Усы жандарма вдруг пошевелились, он настороженно, искоса посмотрел на меня большими глазами и, улыбнувшись незнакомой мне улыбкой, спросил:
— А тебе как надо?
— В шинели и с саблей, — сказал я.
Он расхохотался. Потом порылся в кармане синих брюк, достал медный трешник и дал мне.

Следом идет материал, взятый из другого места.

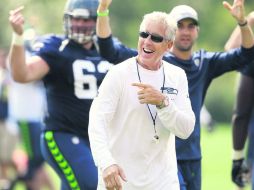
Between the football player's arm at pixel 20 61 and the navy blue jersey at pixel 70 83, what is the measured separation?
0.32ft

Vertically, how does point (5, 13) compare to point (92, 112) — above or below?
below

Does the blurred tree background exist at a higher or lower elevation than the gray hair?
lower

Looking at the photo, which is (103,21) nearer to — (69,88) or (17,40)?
(17,40)

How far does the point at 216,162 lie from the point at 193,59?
10.5 meters

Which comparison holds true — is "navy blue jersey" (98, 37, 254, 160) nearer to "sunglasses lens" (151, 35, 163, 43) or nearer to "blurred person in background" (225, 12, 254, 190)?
"blurred person in background" (225, 12, 254, 190)

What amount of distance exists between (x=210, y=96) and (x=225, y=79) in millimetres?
2102

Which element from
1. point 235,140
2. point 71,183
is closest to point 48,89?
point 71,183

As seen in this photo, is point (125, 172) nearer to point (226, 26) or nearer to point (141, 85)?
point (141, 85)

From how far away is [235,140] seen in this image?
9.16m

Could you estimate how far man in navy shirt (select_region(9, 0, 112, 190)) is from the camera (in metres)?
8.74

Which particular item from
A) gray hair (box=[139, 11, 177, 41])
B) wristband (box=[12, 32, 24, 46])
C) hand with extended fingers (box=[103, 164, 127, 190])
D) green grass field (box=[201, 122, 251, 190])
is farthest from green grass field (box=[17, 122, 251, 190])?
hand with extended fingers (box=[103, 164, 127, 190])

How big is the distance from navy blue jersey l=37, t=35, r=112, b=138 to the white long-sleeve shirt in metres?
1.98

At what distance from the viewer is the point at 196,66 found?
8359 mm

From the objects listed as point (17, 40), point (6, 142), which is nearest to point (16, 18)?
point (17, 40)
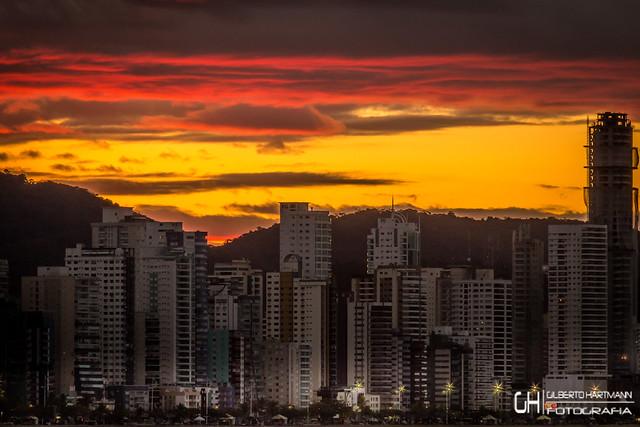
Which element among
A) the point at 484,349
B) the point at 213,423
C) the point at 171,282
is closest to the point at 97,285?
the point at 171,282

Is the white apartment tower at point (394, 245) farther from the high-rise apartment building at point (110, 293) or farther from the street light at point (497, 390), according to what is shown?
the high-rise apartment building at point (110, 293)

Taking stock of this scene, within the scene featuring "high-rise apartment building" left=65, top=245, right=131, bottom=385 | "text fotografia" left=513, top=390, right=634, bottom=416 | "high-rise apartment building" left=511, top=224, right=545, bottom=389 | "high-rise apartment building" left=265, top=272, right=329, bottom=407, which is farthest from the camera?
"high-rise apartment building" left=511, top=224, right=545, bottom=389

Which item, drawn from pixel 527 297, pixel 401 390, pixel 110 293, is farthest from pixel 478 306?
Answer: pixel 110 293

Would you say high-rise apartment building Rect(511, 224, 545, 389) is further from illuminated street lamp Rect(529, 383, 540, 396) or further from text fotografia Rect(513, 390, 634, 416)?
text fotografia Rect(513, 390, 634, 416)

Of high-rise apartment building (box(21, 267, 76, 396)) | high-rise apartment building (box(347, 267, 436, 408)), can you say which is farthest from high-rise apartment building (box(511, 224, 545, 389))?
high-rise apartment building (box(21, 267, 76, 396))

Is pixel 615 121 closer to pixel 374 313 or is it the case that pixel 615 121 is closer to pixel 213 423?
pixel 374 313

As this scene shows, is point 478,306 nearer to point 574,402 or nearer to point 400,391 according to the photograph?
point 400,391
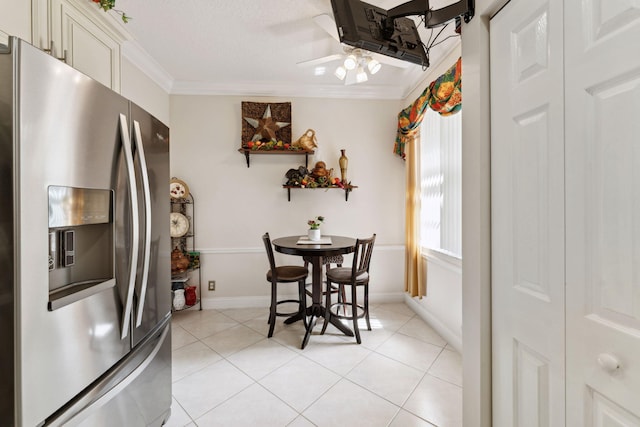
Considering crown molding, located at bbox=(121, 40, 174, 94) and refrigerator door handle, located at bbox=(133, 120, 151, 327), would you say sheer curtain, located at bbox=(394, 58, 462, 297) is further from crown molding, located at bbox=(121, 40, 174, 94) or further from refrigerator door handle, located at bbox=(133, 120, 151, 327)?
crown molding, located at bbox=(121, 40, 174, 94)

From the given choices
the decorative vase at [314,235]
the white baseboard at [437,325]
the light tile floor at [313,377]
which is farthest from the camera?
the decorative vase at [314,235]

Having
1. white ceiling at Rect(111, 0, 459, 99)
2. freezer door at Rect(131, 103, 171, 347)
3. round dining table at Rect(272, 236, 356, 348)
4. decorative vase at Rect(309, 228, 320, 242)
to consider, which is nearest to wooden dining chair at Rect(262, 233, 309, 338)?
round dining table at Rect(272, 236, 356, 348)

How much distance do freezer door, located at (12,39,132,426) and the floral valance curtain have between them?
2175mm

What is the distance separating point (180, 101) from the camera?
3229 millimetres

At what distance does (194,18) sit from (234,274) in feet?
8.42

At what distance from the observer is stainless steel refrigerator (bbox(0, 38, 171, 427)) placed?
2.43 ft

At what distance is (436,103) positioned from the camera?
7.68 ft

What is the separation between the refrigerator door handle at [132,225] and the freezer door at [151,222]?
0.06 metres

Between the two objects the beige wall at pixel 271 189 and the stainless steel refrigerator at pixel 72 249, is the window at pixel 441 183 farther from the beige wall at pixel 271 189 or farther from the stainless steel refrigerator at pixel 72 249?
the stainless steel refrigerator at pixel 72 249

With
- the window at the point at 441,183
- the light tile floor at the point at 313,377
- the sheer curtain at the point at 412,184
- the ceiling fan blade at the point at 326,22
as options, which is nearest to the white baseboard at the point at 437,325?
the light tile floor at the point at 313,377

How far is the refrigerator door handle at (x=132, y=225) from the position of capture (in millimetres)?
1091

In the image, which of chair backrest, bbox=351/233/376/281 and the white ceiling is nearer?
the white ceiling

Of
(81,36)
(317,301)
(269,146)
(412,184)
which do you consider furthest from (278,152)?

Они с братом тихо о чем-то беседовали. На столе стояла наполовину выпитая бутылка с водкой и лежал жирный кусок толстой колбасы. Я заметил, что брат пил добросовестно, а жандарм, делая вид, что выпил, незаметно выплескивал водку в стружки за верстак и так же морщился, как и брат. Увидя, что я внимательно смотрю на него, жандарм сунул мне в руку кружок колбасы и выпроводил из мастерской.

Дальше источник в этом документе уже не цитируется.